But first she’s a teenager named Julie who meets a group of cool kids at a summer artsy-type camp. From Julie’s point of view, she’s the outsider from the non-upper-class-family; the non-Manhattanite kid, only there because of a scholarship.
She’s accepted by the group, though, and Julie becomes “Jules,” an aspiring comic actress. Kirkus Reviews lists the rest of the self-named “Interestings”:
Her lifelong best friend becomes beautiful Ash, an aspiring actress. Ash’s older brother is sexy bad-boy Goodman. Cathy, who wants to dance, becomes Goodman’s girlfriend. Jonah, the ethereally handsome, slightly withdrawn son of a famous folksinger, is musically gifted. And then there is Ethan: homely, funny and a brilliant cartoonist. Although he and Jules are immediately soul mates, she rejects his physical advances, unable to work up any sexual attraction.
Wolitzer follows these friends as they grow up and eventually become middle-agers, their status in 2009. While some in the group have become as “interesting” as Jules would expect them to be, she’s become someone who’s not so interesting—from her own perspective. She’s a therapist who’s married to a “dangerously depressed” (Janet Maslin, New York Times) guy, a medical technician who’s apparently not even trying for that whole “interesting” kind of thing.
Via Jules’s recollections, readers are filled in on all of the friends’ struggles and accomplishments between camp and the present. Jonah, for example, is known to have dealt with being gay at the start of the AIDS epidemic.
In the present, Ethan and Ash, now married and successful, send out a Christmas letter that raises jealousy in Jules. In the following excerpt found on NPR, she thinks about her own life:
Mostly, the years were just ordinary or mildly disappointing. What would she and Dennis even write about themselves? ‘In recent months, Jules lost two clients, whose insurance plans no longer offer mental health benefits.’ Or, ‘Dennis continues his job at the clinic in Chinatown, though the office is so understaffed that this week one patient waited seven hours to be seen.’ Or, perhaps, ‘Our daughter, Rory, a student at the state university in Oneonta, has no idea what to major in, and has a roommate who was prom queen in high school.’

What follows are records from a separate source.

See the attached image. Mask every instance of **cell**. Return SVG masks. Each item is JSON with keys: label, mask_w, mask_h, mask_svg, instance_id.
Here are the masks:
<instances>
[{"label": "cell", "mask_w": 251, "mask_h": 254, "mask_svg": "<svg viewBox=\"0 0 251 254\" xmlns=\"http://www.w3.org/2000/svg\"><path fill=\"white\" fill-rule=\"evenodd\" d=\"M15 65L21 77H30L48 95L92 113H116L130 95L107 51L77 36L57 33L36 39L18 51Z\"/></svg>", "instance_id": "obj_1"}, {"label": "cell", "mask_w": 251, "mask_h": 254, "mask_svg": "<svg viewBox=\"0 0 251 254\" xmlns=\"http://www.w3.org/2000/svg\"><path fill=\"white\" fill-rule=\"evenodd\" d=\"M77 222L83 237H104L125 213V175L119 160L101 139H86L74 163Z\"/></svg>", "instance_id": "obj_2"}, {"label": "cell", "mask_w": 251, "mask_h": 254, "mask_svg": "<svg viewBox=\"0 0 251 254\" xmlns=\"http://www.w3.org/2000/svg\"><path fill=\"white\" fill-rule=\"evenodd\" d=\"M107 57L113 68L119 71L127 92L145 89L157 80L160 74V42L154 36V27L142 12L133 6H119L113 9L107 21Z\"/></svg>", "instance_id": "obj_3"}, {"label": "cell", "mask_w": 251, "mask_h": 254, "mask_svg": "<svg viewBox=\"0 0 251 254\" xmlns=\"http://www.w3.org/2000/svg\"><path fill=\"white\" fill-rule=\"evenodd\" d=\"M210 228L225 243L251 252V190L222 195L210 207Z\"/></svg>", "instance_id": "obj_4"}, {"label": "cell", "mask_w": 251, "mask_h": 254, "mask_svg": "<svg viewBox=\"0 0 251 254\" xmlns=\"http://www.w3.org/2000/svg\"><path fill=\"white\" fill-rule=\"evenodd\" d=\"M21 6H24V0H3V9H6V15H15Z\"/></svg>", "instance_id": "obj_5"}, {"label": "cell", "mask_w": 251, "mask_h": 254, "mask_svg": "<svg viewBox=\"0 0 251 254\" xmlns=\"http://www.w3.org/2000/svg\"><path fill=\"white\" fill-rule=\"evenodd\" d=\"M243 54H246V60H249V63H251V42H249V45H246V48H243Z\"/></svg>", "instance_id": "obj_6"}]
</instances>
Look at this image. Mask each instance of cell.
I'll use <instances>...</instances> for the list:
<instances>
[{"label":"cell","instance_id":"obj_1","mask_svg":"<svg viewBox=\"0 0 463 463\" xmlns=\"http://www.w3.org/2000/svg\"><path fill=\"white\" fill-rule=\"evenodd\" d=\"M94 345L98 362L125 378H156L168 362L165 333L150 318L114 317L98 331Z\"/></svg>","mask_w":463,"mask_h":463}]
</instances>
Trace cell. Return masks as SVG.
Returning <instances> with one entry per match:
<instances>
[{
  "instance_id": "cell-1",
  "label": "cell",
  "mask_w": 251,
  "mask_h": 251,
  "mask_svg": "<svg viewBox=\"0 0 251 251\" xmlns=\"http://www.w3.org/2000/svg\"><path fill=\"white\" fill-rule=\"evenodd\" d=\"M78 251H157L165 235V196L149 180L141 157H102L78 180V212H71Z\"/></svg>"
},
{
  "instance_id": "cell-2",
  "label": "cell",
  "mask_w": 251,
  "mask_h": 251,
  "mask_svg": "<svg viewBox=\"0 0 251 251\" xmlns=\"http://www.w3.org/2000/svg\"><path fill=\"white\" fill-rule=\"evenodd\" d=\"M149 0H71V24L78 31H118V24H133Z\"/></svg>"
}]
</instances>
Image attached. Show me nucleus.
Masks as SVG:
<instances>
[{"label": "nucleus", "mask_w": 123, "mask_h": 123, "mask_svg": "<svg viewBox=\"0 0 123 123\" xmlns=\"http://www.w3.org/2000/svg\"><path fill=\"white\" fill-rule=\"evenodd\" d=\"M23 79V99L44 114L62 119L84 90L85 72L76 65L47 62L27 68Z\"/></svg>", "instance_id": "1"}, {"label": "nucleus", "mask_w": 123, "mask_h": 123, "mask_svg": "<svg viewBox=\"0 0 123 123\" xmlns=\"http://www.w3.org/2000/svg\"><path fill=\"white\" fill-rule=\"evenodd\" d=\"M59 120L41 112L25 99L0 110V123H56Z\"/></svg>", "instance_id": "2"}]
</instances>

Publishers Weekly describes the gist of the story as “the gap between promise and genuine talent, the bonds and strains of long friendships, and the journey from youth to middle age, with all its compromises, secrets, lies, and disparities.”
Kirkus Reviews: “Ambitious and involving, capturing the zeitgeist of the liberal intelligentsia of the era.”
Janet Maslin, New York Times: “The big questions asked by ‘The Interestings’ are about what happened to the world (when, Jules wonders, did ‘analyst’ stop denoting Freud and start referring to finance?) and what happened to all that budding teenage talent. Might every privileged schoolchild have a bright future in dance or theater or glass blowing? Ms. Wolitzer hasn’t got the answers, but she does have her characters mannerisms and attitudes down cold.”
Jeffrey Eugenides: “Like Virginia Woolf in The Waves, Meg Wolitzer gives us the full picture here, charting her characters’ lives from the self-dramatizing of adolescence, through the resignation of middle age, to the attainment of a wisdom that holds all the intensities of life in a single, sustained chord, much like this book itself. The wit, intelligence, and deep feeling of Wolitzer’s writing are extraordinary and The Interestings brings her achievement, already so steadfast and remarkable, to an even higher level.”